2023-03-03 14:14:13,602 R2G INFO Intersecting with regions.
join: Strand data from other will be added as strand data to self.
If this is undesired use the flag apply_strand_suffix=False.
To turn off the warning set apply_strand_suffix to True or False.
Traceback (most recent call last):
File "scenic+_BioMart.py", line 63, in <module>
get_search_space(
File "/wynton/home/sneddon/seandelao1991/scenic_plus/lib/python3.8/site-packages/scenicplus/enhancer_to_gene.py", line 399, in get_search_space
regions_per_gene.End - regions_per_gene.Start).astype(np.int32)
File "/wynton/home/sneddon/seandelao1991/scenic_plus/lib/python3.8/site-packages/pyranges/pyranges.py", line 269, in __getattr__
return _getattr(self, name)
File "/wynton/home/sneddon/seandelao1991/scenic_plus/lib/python3.8/site-packages/pyranges/methods/attr.py", line 67, in _getattr
raise AttributeError("PyRanges object has no attribute", name)
AttributeError: ('PyRanges object has no attribute', 'End')
both PyRanges objects have the column label End
so I'm not sure what might be going on?
Hi @sneddonucsf
Your annotation file does not have proper chromosome names (i.e. they are just numbers (1, 2, 3
) instead of ('chr1', 'chr2', 'chr3', ...
).
I hope this helps.
Best,
Seppe
Hi @SeppeDeWinter
That fixed it! Thank you very much. I am running into another issue now, however...
the get_search_space()
is working fine now, but
run_scenicplus(
scplus_obj = scplus_obj,
variable = ['Annotation'],
species = 'hsapiens',
assembly = 'hg38',
tf_file = '/wynton/home/sneddon/seandelao1991/scenic_proj/input/utoronto_human_tfs_v_1.01.txt',
save_path = os.path.join(outDir, 'scenicplus'),
biomart_host = biomart_host,
upstream = [1000, 150000],
downstream = [1000, 150000],
calculate_TF_eGRN_correlation = True,
calculate_DEGs_DARs = True,
export_to_loom_file = True,
export_to_UCSC_file = True,
n_cpu = 12,
_temp_dir = os.path.join(tmpDir, 'ray_spill'))
runs fine until it gets to the Binarizing eGRNs AUC
where it has been hanging for hours. I've tried this with 500GB of memory, but still no go. The function doesn't break, it is technically still "running" (based on my HPC) it just gets stuck at that part. Looking at the output of the tutorials, I believe this step should take less than 30mins, so I'm not sure what's going on.
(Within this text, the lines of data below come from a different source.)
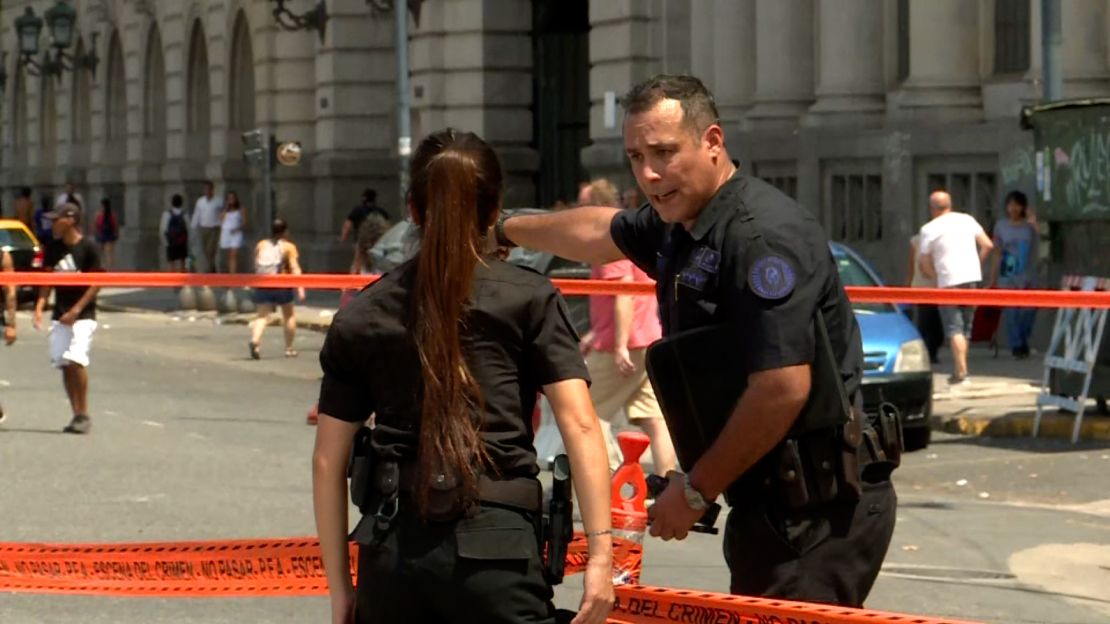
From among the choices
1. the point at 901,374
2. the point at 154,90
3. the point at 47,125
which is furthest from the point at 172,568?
the point at 47,125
Any suggestions?
@sneddonucsf
Aha great.
From this message I can see that most of the analysis has completed. The "Binarizing eGRNs AUC" is not strictly necessary, it's only needed to export loom files. You can skip this by setting export_to_loom_file
to False
.
At this point you scplus_obj should contain all of the important results.
Best,
Seppe
@SeppeDeWinter weirdly enough, with
run_scenicplus(
scplus_obj = scplus_obj,
variable = ['Annotation'],
species = 'hsapiens',
assembly = 'hg38',
tf_file = '/wynton/home/sneddon/seandelao1991/scenic_proj/input/utoronto_human_tfs_v_1.01.txt',
save_path = os.path.join(outDir, 'scenicplus'),
biomart_host = biomart_host,
upstream = [1000, 150000],
downstream = [1000, 150000],
calculate_TF_eGRN_correlation = True,
calculate_DEGs_DARs = True,
export_to_loom_file = False,
export_to_UCSC_file = False,
n_cpu = 24,
_temp_dir = os.path.join(tmpDir, 'ray_spill'))
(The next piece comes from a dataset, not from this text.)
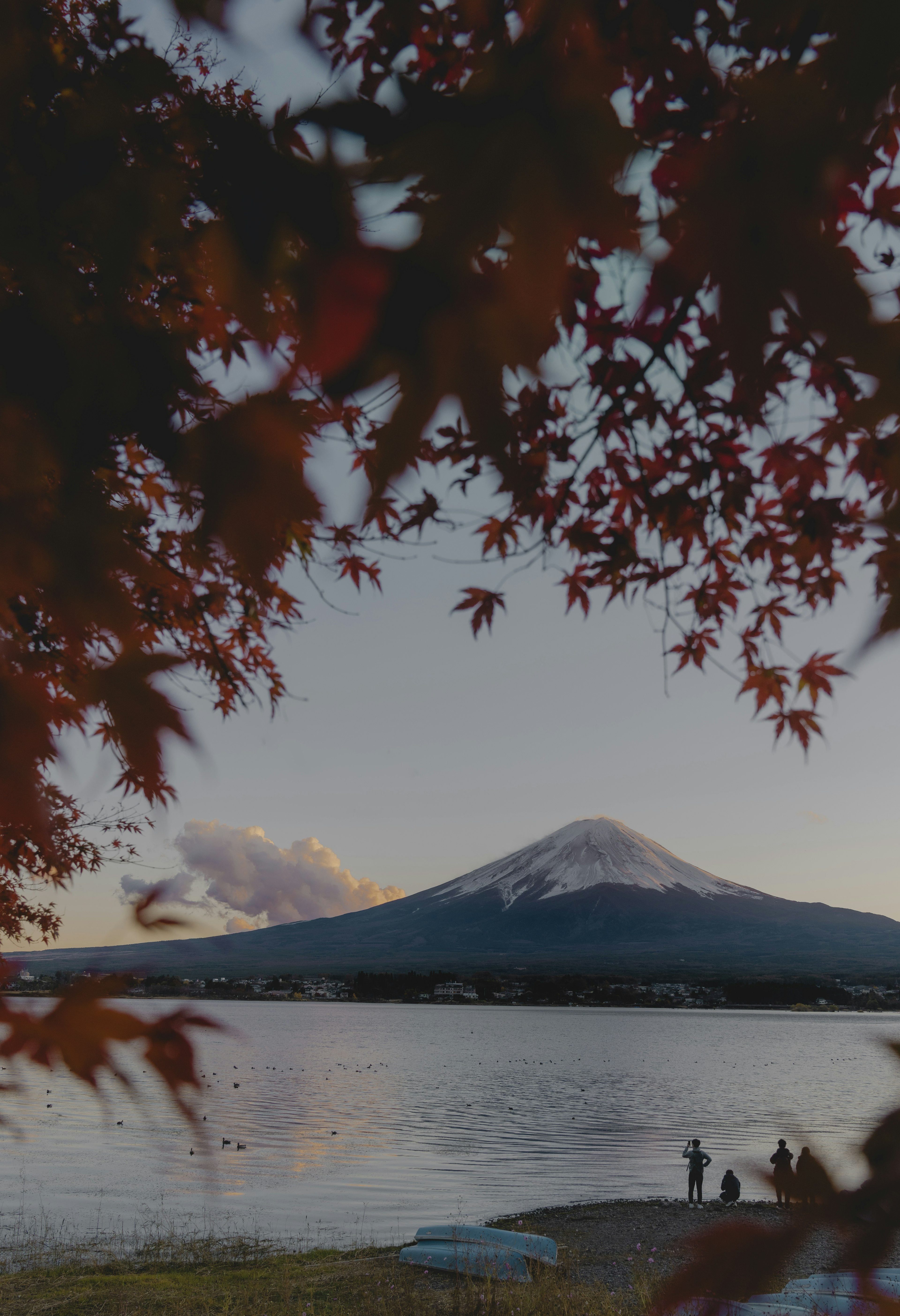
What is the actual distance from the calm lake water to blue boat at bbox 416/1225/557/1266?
380 cm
the function still tries to Binarizing eGRNs AUC
and gets stuck. Since I did:
except Exception as e:
#in case of failure, still save the object
dill.dump(scplus_obj, open(os.path.join(work_dir, 'scenicplus/scplus_obj.pkl'), 'wb'), protocol=-1)
raise(e)
is it safe to assume that my scplus_obj
object is still saving along the way and that the results that I need for downstream analysis should be in that file?
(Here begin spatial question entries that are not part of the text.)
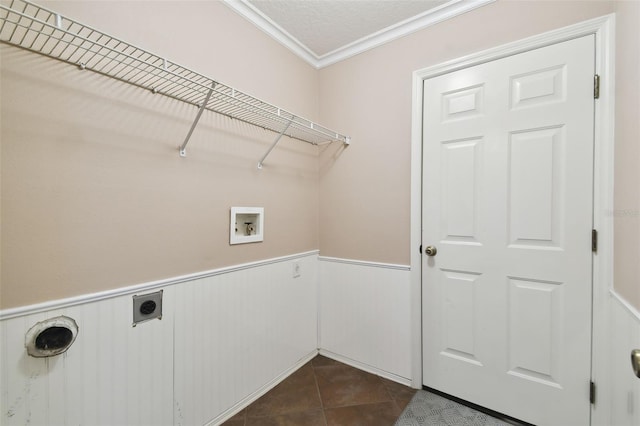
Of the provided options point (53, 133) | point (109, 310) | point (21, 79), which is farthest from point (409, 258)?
point (21, 79)

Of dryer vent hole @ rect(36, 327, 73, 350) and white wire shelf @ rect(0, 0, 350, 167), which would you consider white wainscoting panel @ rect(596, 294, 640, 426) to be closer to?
white wire shelf @ rect(0, 0, 350, 167)

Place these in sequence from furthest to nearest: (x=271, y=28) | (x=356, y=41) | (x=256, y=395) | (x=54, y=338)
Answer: (x=356, y=41) < (x=271, y=28) < (x=256, y=395) < (x=54, y=338)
Not sure what the issue was, but I followed the step by step tutorial instead of the wrapper and was able to complete the analysis that way. Thanks for all of your help!
Hello,
I am trying to run
run_scenicplus()
but unfortunately the HPC that I am using does not connect with outside networks due to security reasons for the BioMart portion. Is there a workaround I can try on the scenic+ side to get around this?Thank you!